Now, here is the BIGGEST pain in the butt, making these fit underneath a 17 inch wheel!!!!!! Pretty much… grind... grind…..grind…. and when you think you’re done…. grind some more!!!







Seriously, you better like wear metal shavings for a while. I would tell you how much to grind, but it is really hard to gauge. I would say it was approx 2-3mm worth, but not 100% about that, but most of the grinding will be on the bridge near the outer face. You will also have to grind the four outer vibration cylinders on the top outer pad and the top arch of the pad eye that the pin goes through. You will have to do a few hand spins and SLOW road tests, but I would recommend getting some 18 inch or larger wheels so you don’t have to grind caliper. That is just my opinion.

Dust Shields:
First remove the dust shield from the vehicle, which is held by three T-30 torx screws. After removing dust shield, a square area that sits in front of the lower ball joint must be cut off. The square is approx 3 inches long by 2.5 inch deep. After cutting this off, you will be able to see your lower ball joint through the dust shield. After the dust shield is installed back on the vehicle, shield must be bent back. Bend the shield back approx 2 inches away from the rotor. Not sure the exact measure, but once you put the rotor on, you will see how much you need to bend back (approx 2 inches maybe).
Results http://****************.com/smile/emgift.gif :


----------



## BIG DUB (Feb 13, 2001)

nice write up


----------



## dieselgti (Apr 25, 2003)

*Re: (BIG DUB)*

Great write up!
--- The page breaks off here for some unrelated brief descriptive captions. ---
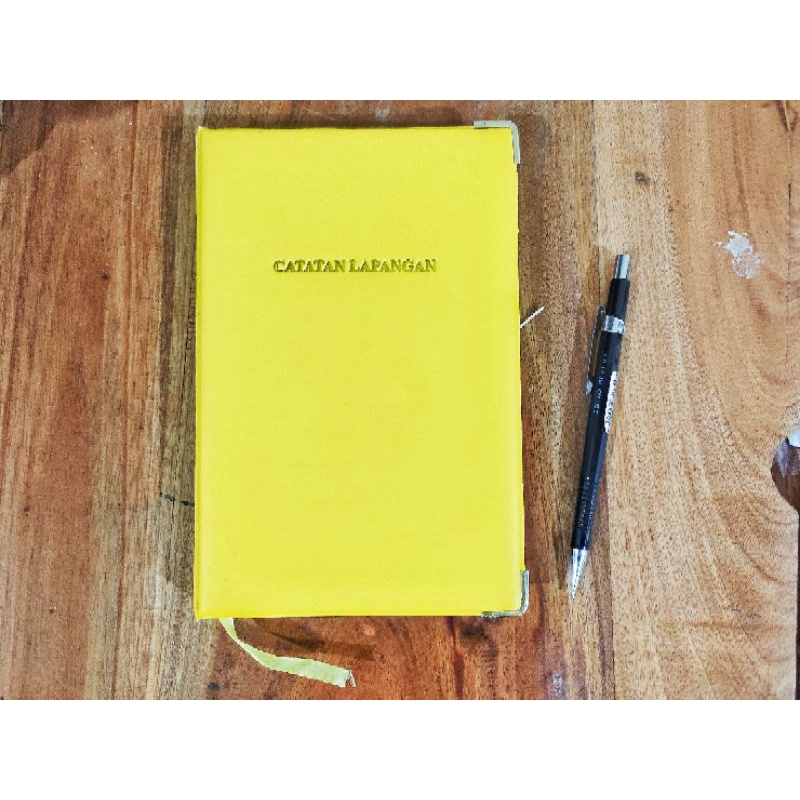 

BISA CUSTOM!! BUKU CATATAN LAPANGAN (FIELD NOTE), GEOLOGI/GEOFISIKA/GEOKIMIA/ SURVEY, BUKU CATATAN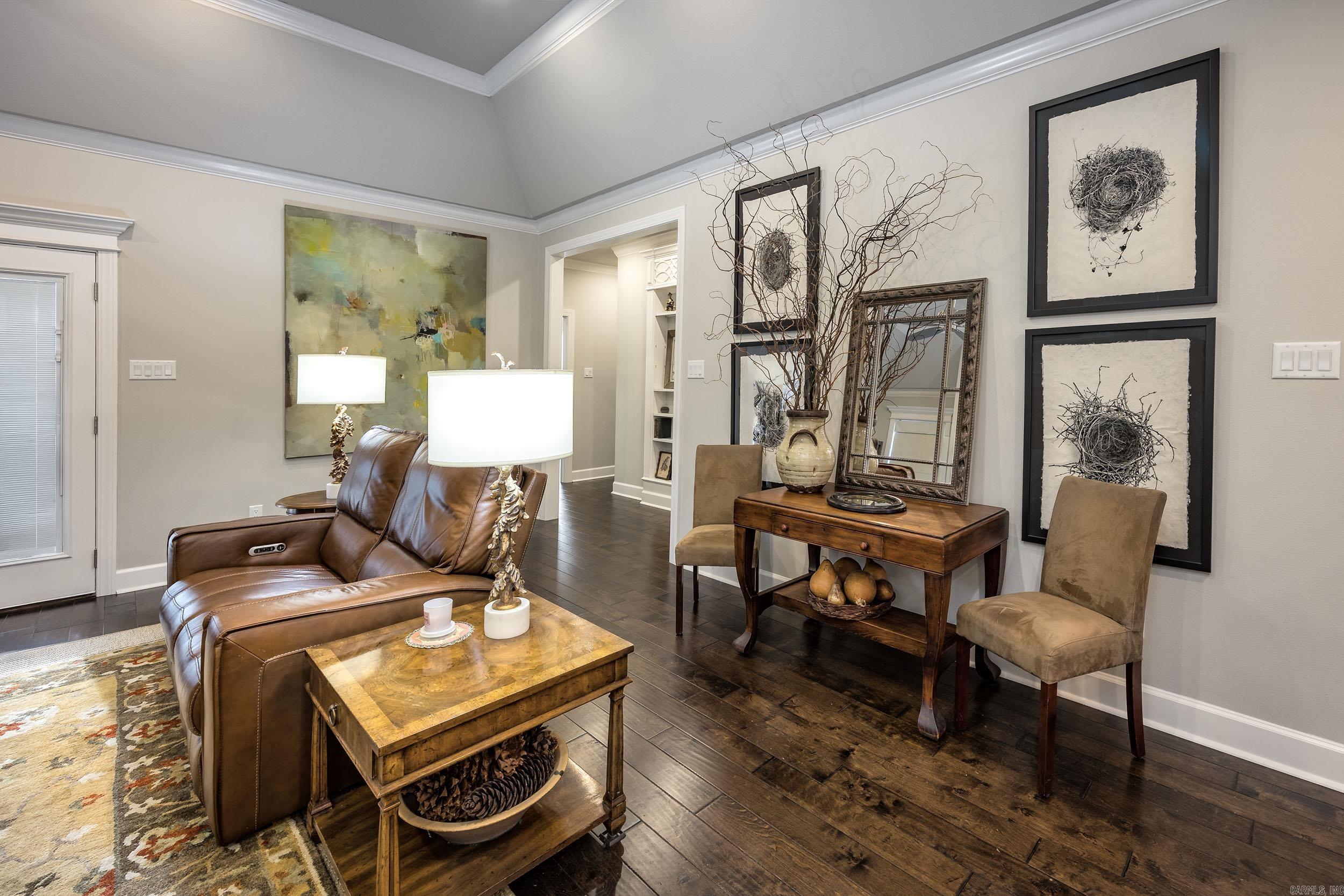 Ridgeview Trails - Residential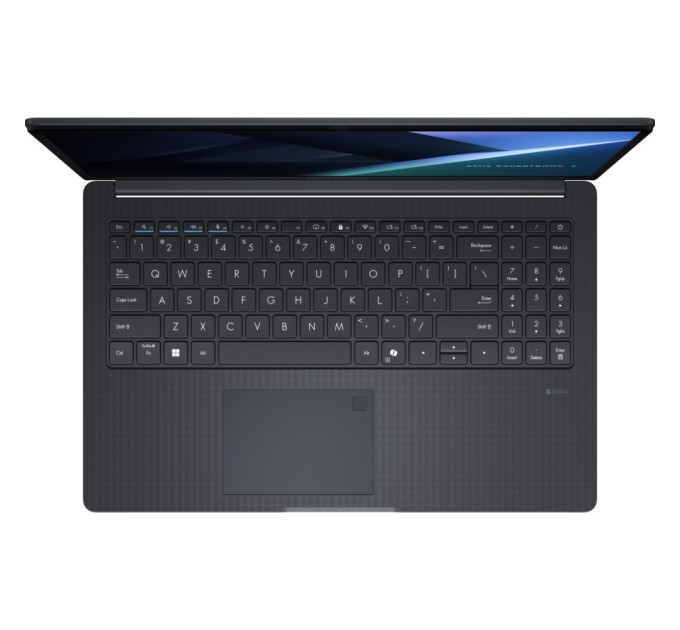 Ноутбук ASUS Expertbook B1 B1503CVA-S74335XA (90NX0801-M04T70)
I got mine installed this weekend!










_Modified by dieselgti at 6:26 PM 2-21-2010_


----------



## orangea2vr6 (Jan 25, 2001)

*Re: MKV Porsche Cayenne BBK DIY (carbonfold)*

Looks good can you post a pic of the bushings you used?


----------



## dieselgti (Apr 25, 2003)

*Re: MKV Porsche Cayenne BBK DIY (orangea2vr6)*

I used the JHM motorsports bolt kit...
http://www.jhmotorsports.com/s...d=467


----------



## orangea2vr6 (Jan 25, 2001)

Thats sweet thanks!


----------